## Metin bölümü:

-*-*-

KAMU
Emeklilikte YAŞA TAKILANLAR-TORBA YASA
08.09.1999 tarihinde yürürlüğe giren 4447 sayılı İşsizlik Sigortası Kanunu çıkartılırken, bu kanuna eklenen ve İşsizlik Sigortası ile hiçbir ilgisi olmayan maddeler ile sigortalıların çalışma ve emeklilik hakları kökten değiştirilmişti.
Bu kanun ile emeklilik için istenen süre ve gün şartlarına, kadınlar için 58, erkekler için 60 yaş şartı eklenmiş ve eklenen bu yaş şartları kademeli olarak 1976 yılına kadar geriye dönük olarak uygulanmasına karar verilmişti.

-*-*-

## Toplanan veriler:
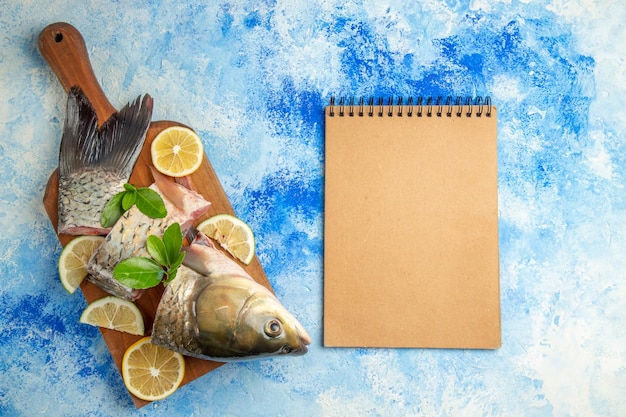 Top view sliced fresh fish with lemon slices on the blue surface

-*-*-

## Alıştırmalar:
(1) Metin bölümündeki şu cümleyi İngilizceye çevirin: "Bu kanun ile emeklilik için istenen süre ve gün şartlarına, kadınlar için 58, erkekler için 60 yaş şartı eklenmiş ve eklenen bu yaş şartları kademeli olarak 1976 yılına kadar geriye dönük olarak uygulanmasına karar verilmişti."
(2) Metin bölümüne göre 4447 sayılı kanunla birlikte emeklilik için aranan şartların hepsini sıralayın.

## Görev çözümleri:
(1) With this law, an age requirement of 58 for women and 60 for men had been added to the duration and day requirements for retirement, and it had been decided that these added age requirements would be applied gradually and retroactively as far back as 1976.

(2) Emeklilik için aranan şartlar süre şartı, gün şartı ve yaş şartıdır. Yaş şartı kadınlar için 58, erkekler için 60'tır.